21 août 2020

THD en Europe : l’Ukraine progresse rapidement, la France surprend

Par admin

CCF14  Un article qui confirme nos (vieux !) arguments :

  • la fibre présente moins d’intérêt en ville la où l’adsl /vdsl offre des débits corrects, de ce fait les abonnés hésitent à changer de technologie (et d’opérateur)
  • il y a de réelles opportunités en revanche dans nos territoires ruraux où le débit est globalement très mauvais dans le Calvados  : les abonnés hésitent beaucoup  moins à choisir la fibre , y compris si cela impose de changer d’opérateur.
 
Source : Next Impact
 

Selon l’Idate, l’Europe (hors Russie) compte près de 7 millions d’abonnés au très haut débit (FTTH et FTTLA) au 30 juin dernier, dont environ 1 million uniquement en Ukraine, ceci grâce à une croissance très importante lors des six premiers mois de l’année. À elle seule, la Russie représente 5,2 millions d’abonnés.

ARCEP Q2 2012 haut et tres haut debit

 Les derniers chiffres fournis par l’ARCEP.

L’Ukraine et la Russie en locomotives

Alors qu’en Europe de l’Ouest, le très haut débit progresse très lentement, bien que la France semble montrer quelques signes intéressants ces derniers mois, à l’Est, où les lignes ADSL sont moins développées, la croissance du FTTH et du FTTLA est impressionnante. L’Ukraine a ainsi gagné 465 000 nouveaux abonnés très haut débit lors du premier semestre 2012, tandis que la Russie a affiché une croissance impressionnante de 719 000 abonnés THD.

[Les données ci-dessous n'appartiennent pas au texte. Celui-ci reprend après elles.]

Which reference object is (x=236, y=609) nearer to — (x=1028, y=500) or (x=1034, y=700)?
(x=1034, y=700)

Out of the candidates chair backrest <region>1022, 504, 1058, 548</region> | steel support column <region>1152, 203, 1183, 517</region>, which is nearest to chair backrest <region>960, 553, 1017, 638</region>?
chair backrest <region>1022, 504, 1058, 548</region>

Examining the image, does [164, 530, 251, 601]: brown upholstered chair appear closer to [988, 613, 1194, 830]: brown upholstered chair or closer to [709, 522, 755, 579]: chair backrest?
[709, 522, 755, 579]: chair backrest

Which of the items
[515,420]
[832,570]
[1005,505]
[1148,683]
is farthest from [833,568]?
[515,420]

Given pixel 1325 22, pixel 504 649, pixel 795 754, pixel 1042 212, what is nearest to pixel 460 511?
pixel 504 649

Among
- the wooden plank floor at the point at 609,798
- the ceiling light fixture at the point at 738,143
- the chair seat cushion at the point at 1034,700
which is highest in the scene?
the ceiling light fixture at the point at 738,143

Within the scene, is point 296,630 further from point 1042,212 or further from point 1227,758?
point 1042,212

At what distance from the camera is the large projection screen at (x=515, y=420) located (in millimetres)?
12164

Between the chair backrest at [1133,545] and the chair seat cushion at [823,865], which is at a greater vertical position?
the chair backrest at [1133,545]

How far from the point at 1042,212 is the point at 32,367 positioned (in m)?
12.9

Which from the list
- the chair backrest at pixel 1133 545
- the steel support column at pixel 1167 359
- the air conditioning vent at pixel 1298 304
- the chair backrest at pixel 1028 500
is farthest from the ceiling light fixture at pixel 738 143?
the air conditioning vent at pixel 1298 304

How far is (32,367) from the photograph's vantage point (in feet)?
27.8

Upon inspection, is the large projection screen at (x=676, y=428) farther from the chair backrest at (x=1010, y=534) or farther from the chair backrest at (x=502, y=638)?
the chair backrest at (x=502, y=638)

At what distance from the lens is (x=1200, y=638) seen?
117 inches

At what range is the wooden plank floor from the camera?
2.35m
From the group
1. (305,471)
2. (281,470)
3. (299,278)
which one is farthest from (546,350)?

719 000 abonnés, c’est à quelques dizaines de milliers près le nombre total d’abonnés au très haut débit en France, dont une très grande majorité chez Numericable. Au 30 septembre 2012, le câblo-opérateur a d’ailleurs annoncé compter 585 000 abonnés très haut débit.

La surprise française

Outre la Russie et l’Ukraine, les autres pays européens ou ses voisins ayant le plus recruté d’abonnés THD sont la Turquie, avec 212 000 nouveaux clients, et en quatrième position, la France, avec 99 000 abonnés supplémentaires lors du premier semestre. Au regard de la croissance de Numericable et d’Orange, la barre des 100 000 clients très haut débit supplémentaires sera certainement dépassée lors du second semestre de cette année.

 

D’après Roland Montagne, l’un des experts de l’Idate, la France surprend « car les opérateurs font un peu plus de publicité sur les bénéfices de la fibre pour les abonnés ». Néanmoins, contrairement aux pays de l’Est, le problème majeur de la France reste toujours le même : « l’ADSL est de bonne qualité, donc la différence en termes de service et d’innovation n’est pas toujours évidente pour l’utilisateur. » D’autant que la fibre est aujourd’hui principalement disponible en ville en France, là où l’ADSL est le plus performant.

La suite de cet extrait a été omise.